((

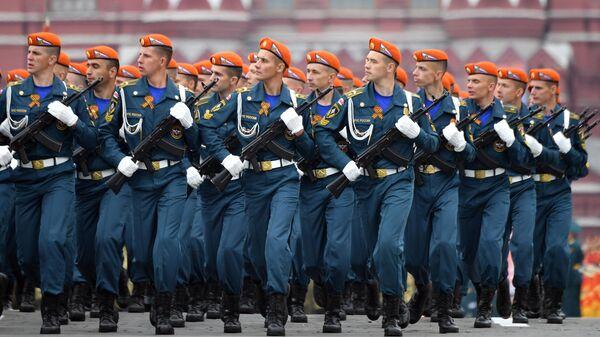 Курсанты Академии гражданской защиты МЧС РФ на военном параде на Красной площади, посвящённом 74-й годовщине Победы в Великой Отечественной войне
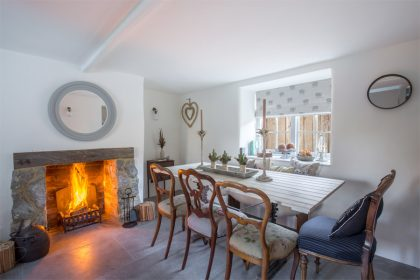 New Forest Luxury Cottage - Dining Room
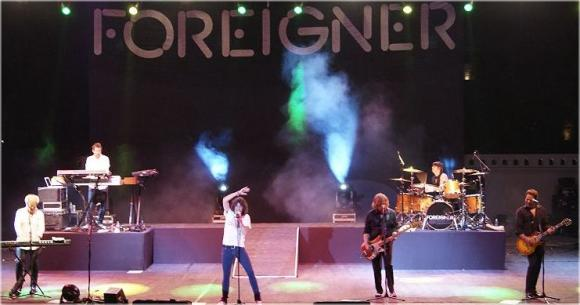 Foreigner at Mohegan Sun Arena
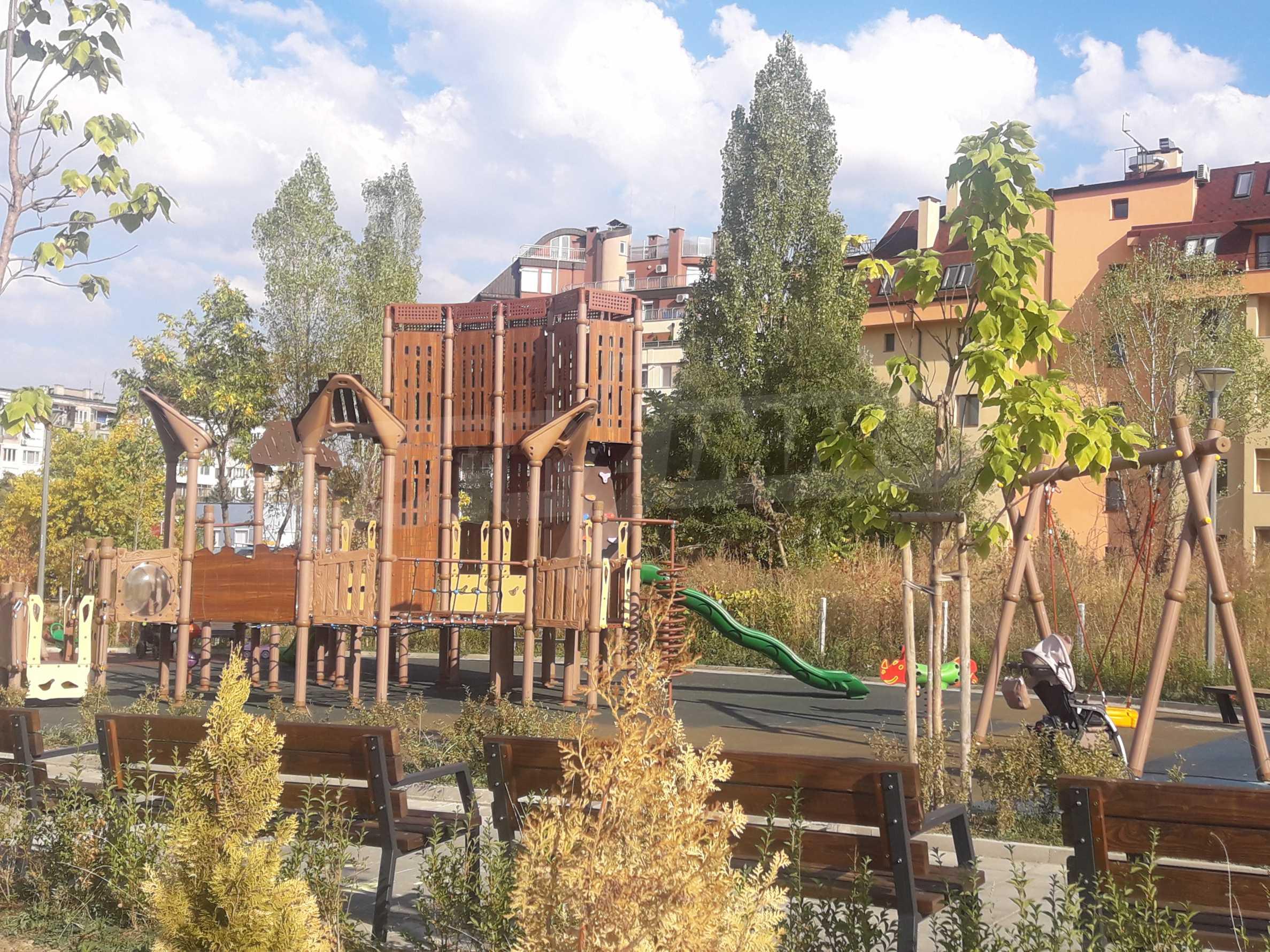 Двустаен апартамент в нова сграда на тиха улица до бул. България 4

))

# Exercise directions
The job is to return the listing above exactly, minus its pictures.

# Your solution
 Курсанты Академии гражданской защиты МЧС РФ на военном параде на Красной площади, посвящённом 74-й годовщине Победы в Великой Отечественной войне
 New Forest Luxury Cottage - Dining Room
 Foreigner at Mohegan Sun Arena
 Двустаен апартамент в нова сграда на тиха улица до бул. България 4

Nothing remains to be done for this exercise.